§ RECORDS FOR THIS EXERCISE

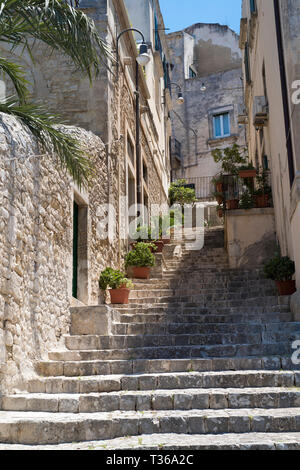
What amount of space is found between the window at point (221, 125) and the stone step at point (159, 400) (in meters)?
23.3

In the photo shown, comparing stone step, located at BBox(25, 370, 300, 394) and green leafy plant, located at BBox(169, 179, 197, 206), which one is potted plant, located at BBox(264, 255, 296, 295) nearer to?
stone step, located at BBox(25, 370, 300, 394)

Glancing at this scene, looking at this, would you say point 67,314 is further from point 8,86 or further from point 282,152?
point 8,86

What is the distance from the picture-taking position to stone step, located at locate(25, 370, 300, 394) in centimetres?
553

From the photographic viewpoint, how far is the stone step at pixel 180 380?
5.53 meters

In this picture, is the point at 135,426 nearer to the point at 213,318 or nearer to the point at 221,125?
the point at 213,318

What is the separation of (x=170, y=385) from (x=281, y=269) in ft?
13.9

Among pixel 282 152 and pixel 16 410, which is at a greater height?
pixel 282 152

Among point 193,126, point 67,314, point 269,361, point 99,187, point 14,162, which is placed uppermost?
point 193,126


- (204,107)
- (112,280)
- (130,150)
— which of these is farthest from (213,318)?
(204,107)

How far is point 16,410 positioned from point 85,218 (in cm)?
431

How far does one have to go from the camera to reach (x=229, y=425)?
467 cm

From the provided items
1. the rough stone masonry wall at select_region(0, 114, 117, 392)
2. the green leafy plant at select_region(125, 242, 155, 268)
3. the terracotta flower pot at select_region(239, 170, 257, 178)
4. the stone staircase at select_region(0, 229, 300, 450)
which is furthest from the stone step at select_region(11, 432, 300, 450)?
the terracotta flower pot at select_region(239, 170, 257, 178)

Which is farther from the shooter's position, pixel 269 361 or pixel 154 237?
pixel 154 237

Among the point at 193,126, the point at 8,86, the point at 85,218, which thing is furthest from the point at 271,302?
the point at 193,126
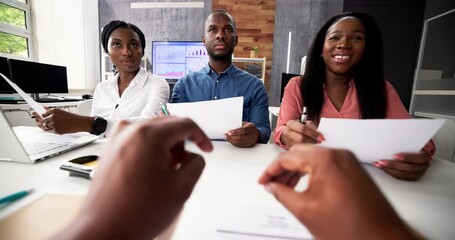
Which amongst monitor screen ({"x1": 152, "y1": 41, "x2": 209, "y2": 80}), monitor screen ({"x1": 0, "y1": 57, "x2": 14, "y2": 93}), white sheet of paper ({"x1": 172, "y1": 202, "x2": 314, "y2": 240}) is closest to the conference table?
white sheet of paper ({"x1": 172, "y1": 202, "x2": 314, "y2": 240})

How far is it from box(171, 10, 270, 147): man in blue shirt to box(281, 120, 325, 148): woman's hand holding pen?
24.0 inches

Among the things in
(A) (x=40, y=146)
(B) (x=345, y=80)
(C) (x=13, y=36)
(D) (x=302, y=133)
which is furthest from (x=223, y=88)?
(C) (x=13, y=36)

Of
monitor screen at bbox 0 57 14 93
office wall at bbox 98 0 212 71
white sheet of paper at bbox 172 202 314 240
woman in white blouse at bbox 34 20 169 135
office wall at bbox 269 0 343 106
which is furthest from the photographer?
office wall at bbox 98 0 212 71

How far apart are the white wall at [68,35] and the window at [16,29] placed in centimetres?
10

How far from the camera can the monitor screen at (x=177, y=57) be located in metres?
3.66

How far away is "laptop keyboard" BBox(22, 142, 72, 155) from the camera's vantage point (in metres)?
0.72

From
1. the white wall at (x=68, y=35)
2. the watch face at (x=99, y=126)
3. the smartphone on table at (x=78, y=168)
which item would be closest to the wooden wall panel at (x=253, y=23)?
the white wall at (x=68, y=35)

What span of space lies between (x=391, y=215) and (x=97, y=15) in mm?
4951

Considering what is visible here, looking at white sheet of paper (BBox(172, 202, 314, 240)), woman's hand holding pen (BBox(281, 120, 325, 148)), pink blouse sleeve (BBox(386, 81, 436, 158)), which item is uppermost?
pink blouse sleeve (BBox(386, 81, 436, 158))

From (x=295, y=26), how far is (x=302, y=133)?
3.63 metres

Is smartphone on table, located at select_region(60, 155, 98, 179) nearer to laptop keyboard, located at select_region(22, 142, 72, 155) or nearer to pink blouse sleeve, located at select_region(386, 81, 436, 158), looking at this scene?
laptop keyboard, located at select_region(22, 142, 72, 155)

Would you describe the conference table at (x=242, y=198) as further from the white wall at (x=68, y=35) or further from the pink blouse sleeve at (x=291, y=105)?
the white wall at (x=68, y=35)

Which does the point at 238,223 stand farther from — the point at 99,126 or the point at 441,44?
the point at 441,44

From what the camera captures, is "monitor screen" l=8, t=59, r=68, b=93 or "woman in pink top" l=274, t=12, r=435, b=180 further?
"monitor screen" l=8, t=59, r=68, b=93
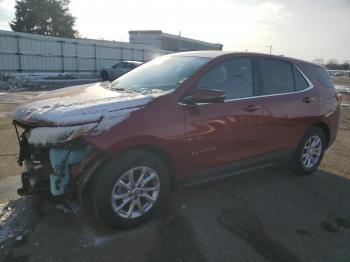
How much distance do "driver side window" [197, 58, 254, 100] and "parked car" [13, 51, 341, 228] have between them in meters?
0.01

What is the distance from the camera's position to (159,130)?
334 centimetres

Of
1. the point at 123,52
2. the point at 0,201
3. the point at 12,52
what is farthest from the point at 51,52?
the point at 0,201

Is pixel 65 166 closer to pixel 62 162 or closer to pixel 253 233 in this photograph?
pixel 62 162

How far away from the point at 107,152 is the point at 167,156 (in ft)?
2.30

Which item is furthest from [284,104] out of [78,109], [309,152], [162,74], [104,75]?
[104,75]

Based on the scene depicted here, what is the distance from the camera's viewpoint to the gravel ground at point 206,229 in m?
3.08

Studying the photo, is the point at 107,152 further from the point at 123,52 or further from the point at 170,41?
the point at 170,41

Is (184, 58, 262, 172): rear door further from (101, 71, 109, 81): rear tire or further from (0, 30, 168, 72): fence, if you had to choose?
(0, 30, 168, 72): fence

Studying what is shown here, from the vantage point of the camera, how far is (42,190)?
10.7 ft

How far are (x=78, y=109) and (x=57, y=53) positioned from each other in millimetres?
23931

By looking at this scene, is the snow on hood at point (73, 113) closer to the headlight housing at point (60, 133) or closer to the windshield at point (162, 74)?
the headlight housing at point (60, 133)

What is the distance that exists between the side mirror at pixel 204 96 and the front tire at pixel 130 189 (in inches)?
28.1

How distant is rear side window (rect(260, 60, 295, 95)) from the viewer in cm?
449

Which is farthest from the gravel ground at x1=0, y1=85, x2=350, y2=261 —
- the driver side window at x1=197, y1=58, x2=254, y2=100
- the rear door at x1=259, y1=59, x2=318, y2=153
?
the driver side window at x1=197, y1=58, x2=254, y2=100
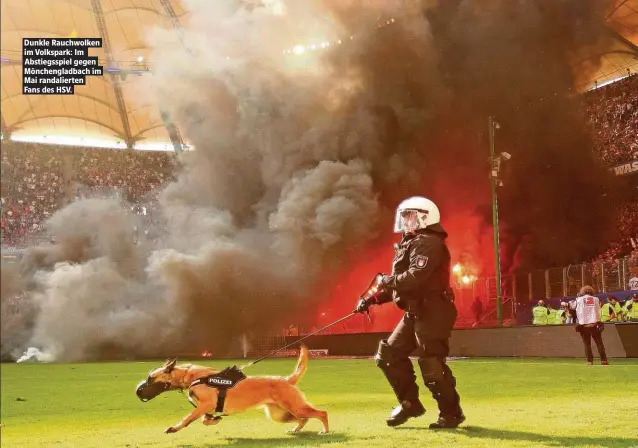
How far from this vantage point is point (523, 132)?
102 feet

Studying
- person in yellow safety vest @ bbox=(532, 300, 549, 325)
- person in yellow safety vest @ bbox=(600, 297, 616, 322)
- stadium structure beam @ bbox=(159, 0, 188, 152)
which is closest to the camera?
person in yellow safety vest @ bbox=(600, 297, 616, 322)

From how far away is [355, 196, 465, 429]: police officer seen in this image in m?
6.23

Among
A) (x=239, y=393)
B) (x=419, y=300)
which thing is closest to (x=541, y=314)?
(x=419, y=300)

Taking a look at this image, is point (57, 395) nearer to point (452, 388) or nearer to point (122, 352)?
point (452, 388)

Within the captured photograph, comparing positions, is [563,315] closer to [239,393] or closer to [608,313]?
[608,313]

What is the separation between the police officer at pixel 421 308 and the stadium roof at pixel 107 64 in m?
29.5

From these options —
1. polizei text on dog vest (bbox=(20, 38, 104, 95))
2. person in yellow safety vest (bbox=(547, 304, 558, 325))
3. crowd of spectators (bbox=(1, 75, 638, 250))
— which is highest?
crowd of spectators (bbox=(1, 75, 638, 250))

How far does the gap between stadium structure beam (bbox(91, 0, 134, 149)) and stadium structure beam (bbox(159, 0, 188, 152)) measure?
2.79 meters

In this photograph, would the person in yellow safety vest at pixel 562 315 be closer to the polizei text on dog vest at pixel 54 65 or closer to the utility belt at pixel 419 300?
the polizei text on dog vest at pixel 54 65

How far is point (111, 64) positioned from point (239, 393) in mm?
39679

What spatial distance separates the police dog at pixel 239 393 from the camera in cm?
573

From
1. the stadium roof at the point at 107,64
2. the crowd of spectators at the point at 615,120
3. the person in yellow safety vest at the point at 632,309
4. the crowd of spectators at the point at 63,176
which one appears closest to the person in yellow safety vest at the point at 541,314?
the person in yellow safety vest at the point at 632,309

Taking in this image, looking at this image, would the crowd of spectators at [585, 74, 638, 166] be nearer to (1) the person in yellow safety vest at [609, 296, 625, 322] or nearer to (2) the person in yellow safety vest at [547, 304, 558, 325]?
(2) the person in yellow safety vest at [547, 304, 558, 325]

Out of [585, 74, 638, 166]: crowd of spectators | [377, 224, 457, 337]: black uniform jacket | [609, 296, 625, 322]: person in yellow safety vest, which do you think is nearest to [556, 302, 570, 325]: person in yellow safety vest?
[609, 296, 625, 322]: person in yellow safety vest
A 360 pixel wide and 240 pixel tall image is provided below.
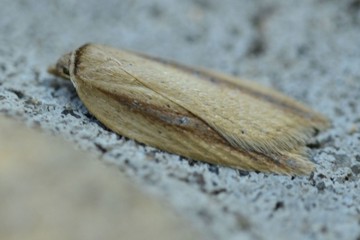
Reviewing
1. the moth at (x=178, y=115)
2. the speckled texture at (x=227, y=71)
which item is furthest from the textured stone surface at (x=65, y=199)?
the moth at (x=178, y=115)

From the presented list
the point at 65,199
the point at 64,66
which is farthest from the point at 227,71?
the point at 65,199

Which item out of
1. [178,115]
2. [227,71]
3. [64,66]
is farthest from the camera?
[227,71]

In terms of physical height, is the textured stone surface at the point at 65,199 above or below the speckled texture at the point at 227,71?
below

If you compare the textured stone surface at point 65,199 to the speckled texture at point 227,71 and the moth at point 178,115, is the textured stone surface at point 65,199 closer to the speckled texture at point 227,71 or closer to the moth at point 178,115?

§ WORK TO BE COMPLETED
Make an exact copy of the lines of the records from the line containing "Taking in this" through the final line, both ends included, but not of the pictures.

§ WORKED ANSWER
Taking in this image, looking at this image, would the crowd of spectators at [585, 74, 638, 166] be nearer to (1) the person in yellow safety vest at [609, 296, 625, 322] or nearer to (2) the person in yellow safety vest at [547, 304, 558, 325]?
(2) the person in yellow safety vest at [547, 304, 558, 325]

Out of [585, 74, 638, 166]: crowd of spectators | [377, 224, 457, 337]: black uniform jacket | [609, 296, 625, 322]: person in yellow safety vest, which do you think is nearest to [556, 302, 570, 325]: person in yellow safety vest?
[609, 296, 625, 322]: person in yellow safety vest
A 360 pixel wide and 240 pixel tall image is provided below.
Reviewing
1. the moth at (x=178, y=115)
2. the speckled texture at (x=227, y=71)
which item is furthest from the textured stone surface at (x=65, y=199)?
the moth at (x=178, y=115)

From the presented list
the point at 65,199
the point at 64,66
which is farthest from the point at 227,71?
the point at 65,199

Which item out of
1. [178,115]
2. [227,71]
3. [64,66]
is farthest from the camera?
[227,71]

In terms of physical height, is the textured stone surface at the point at 65,199 above or below the speckled texture at the point at 227,71?
below

If you compare the textured stone surface at point 65,199 to the speckled texture at point 227,71 and the moth at point 178,115, is the textured stone surface at point 65,199 closer to the speckled texture at point 227,71 or closer to the moth at point 178,115?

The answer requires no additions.